À l'occasion de la table-ronde du 25 mars 2015, Gérard-François Dumont a ainsi résumé la situation actuelle : « lorsque l'on regarde les territoires en difficulté, comme certaines communes de Seine-Saint-Denis, on constate que le principal problème est le manque d'égalité financière. Le cadre législatif actuel considère que le montant de la dotation globale de fonctionnement (DGF) par habitant doit varier selon le nombre d'habitants des territoires, sous prétexte qu'il y aurait des frais de centralité dans les communes les plus peuplées. Cela n'est pas faux, mais doit être mis en relation avec les économies d'échelle résultant d'une densité élevée de population, notamment pour la rentabilité des équipements et des infrastructures. En réalité, cette inégalité en matière de DGF, allant du simple au double avec des effets de seuil qui créent des inégalités supplémentaires, ne se justifie pas ».

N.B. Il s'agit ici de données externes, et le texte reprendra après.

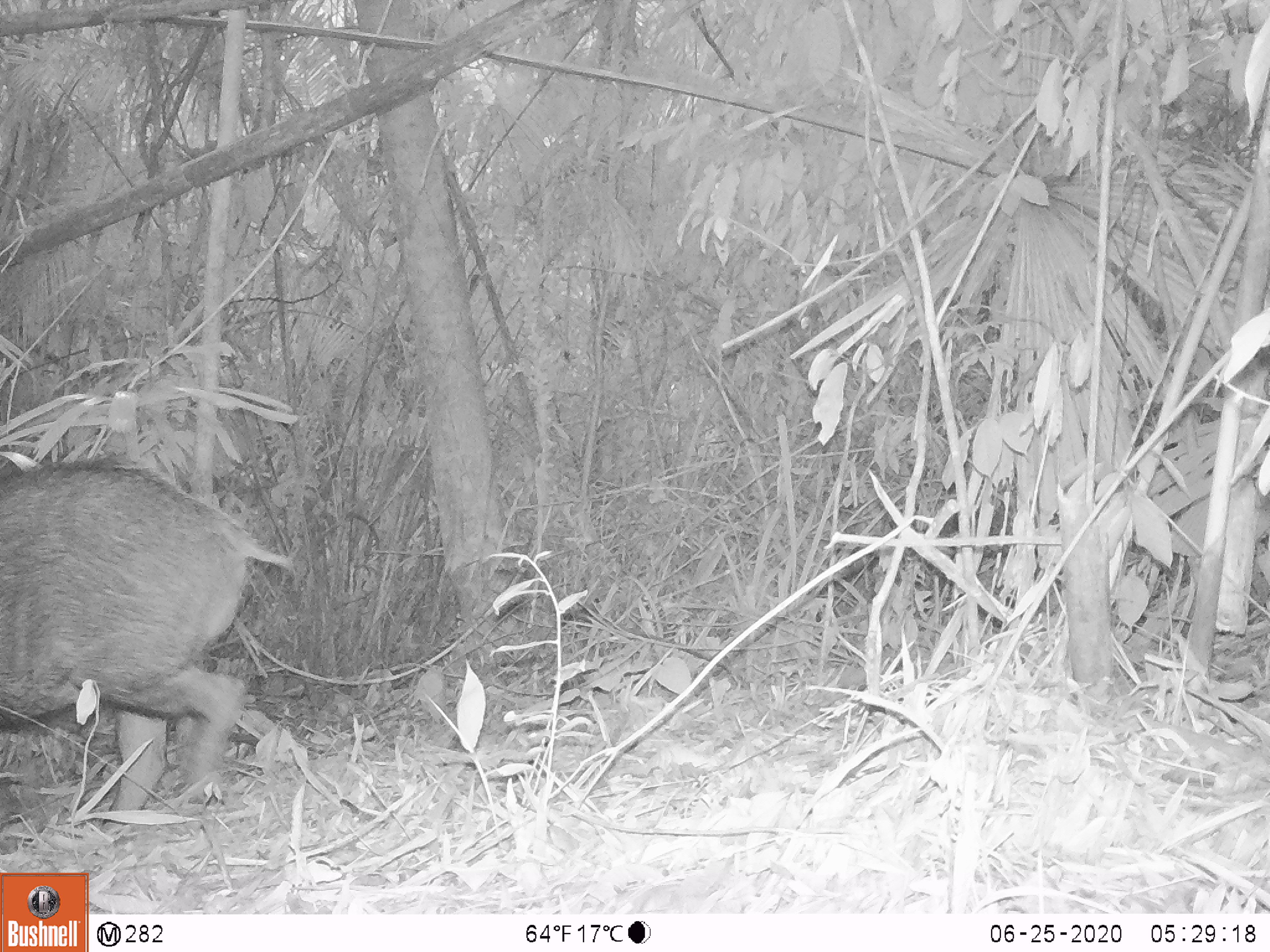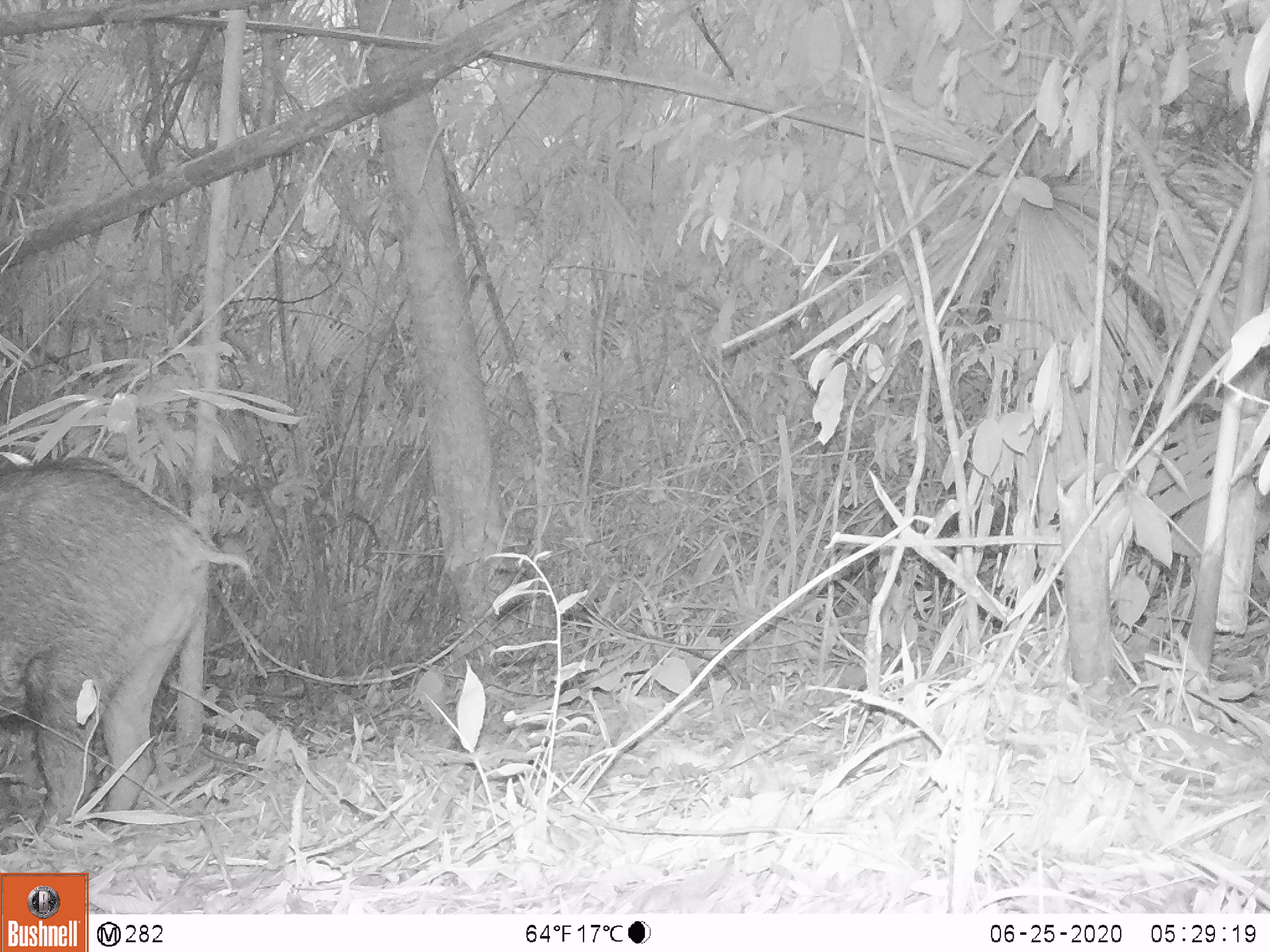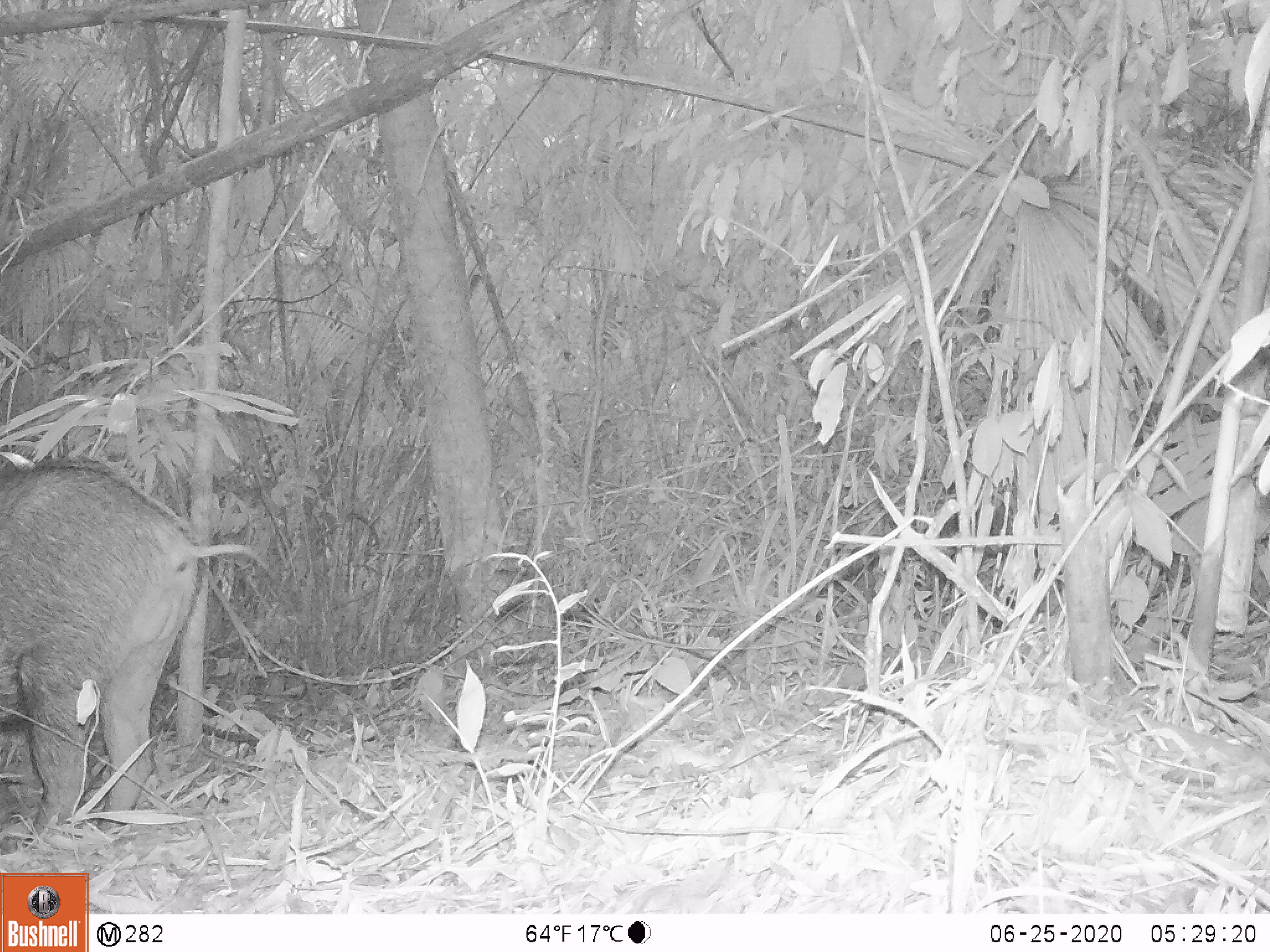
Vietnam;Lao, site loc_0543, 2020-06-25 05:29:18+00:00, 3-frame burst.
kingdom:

De fait, plus de 16 millions de Français vivent dans une commune de moins de 2 000 habitants et l'arrivée dans ces communes de populations d'origine urbaine sollicitant un niveau de service public élevé entraîne des besoins financiers accrus pour les communes rurales. Il n'est donc pas juste que la DGF par habitant dans une commune urbaine soit parfois de 1,5 à 2,5 fois plus élevée que dans une commune rurale. Ce sentiment d'injustice est renforcé par l'opacité des modes de calculs de la DGF, qui comprend cinq composantes : une dotation de base, une dotation proportionnelle à la superficie, une dotation « parc national », une part « compensations » et un complément de garantie. Les inégalités de DGF sont souvent elles-mêmes amplifiées par les dépenses d'investissement des régions, qui peuvent varier de 230 euros par an et par habitant en zone urbaine à 50 euros en zone rurale pour la Haute-Normandie par exemple.

Le groupe de travail plaide en faveur d'une remise à plat intégrale de ce système, afin d'en garantir la simplicité, l'équité, la lisibilité et la transparence. À la traditionnelle redistribution par de vastes dispositifs nationaux aux multiples critères doivent se substituer, d'une part, des dispositifs horizontaux simples de redistribution de richesses, et d'autre part, des dispositifs verticaux concentrés sur les territoires fragiles nécessitant un véritable soutien pour leurs projets de développement. À cet effet, le groupe de travail renvoie aux travaux qui ont été récemment conduits par la commission des finances du Sénat 22 ( * ) . Ils ont clairement posé les principes techniques pouvant constituer le socle d'une réforme de la DGF du bloc communal et proposent notamment de construire une dotation d'aménagement « en miroir » de chaque dotation forfaitaire.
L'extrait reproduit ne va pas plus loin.